**Material to process:**
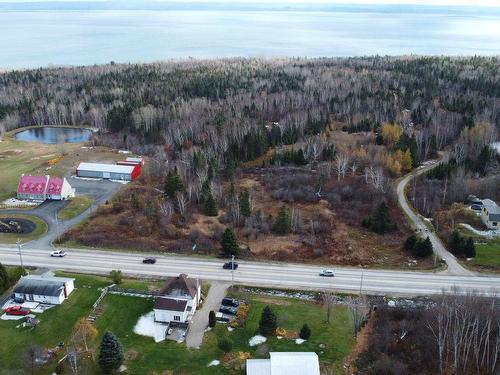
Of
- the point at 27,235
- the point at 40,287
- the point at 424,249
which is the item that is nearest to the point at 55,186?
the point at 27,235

...

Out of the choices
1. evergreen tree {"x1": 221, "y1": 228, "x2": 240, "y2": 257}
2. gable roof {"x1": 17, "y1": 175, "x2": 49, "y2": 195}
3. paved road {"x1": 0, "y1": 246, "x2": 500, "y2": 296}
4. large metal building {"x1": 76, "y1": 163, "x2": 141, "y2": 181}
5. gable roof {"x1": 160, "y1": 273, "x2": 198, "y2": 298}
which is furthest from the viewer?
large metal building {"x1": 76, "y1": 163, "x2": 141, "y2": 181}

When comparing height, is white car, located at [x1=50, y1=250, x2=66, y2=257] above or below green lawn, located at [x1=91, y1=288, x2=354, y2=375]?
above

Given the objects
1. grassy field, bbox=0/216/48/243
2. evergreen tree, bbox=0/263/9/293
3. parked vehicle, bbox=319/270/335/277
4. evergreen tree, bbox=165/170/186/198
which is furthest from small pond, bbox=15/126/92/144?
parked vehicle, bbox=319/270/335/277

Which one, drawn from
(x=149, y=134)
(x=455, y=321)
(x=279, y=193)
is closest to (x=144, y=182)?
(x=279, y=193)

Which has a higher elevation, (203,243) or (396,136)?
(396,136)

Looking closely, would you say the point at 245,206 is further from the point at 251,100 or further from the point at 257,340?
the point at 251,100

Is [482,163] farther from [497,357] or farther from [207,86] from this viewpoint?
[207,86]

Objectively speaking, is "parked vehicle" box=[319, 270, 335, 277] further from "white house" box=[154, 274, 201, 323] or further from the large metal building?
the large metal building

**Problem:**
List each line of the records above that contains the word "building".

**Final answer:**
4. large metal building {"x1": 76, "y1": 163, "x2": 141, "y2": 181}
large metal building {"x1": 76, "y1": 163, "x2": 141, "y2": 181}
Objectively speaking, is "parked vehicle" box=[319, 270, 335, 277] further from "white house" box=[154, 274, 201, 323] or further from the large metal building?
the large metal building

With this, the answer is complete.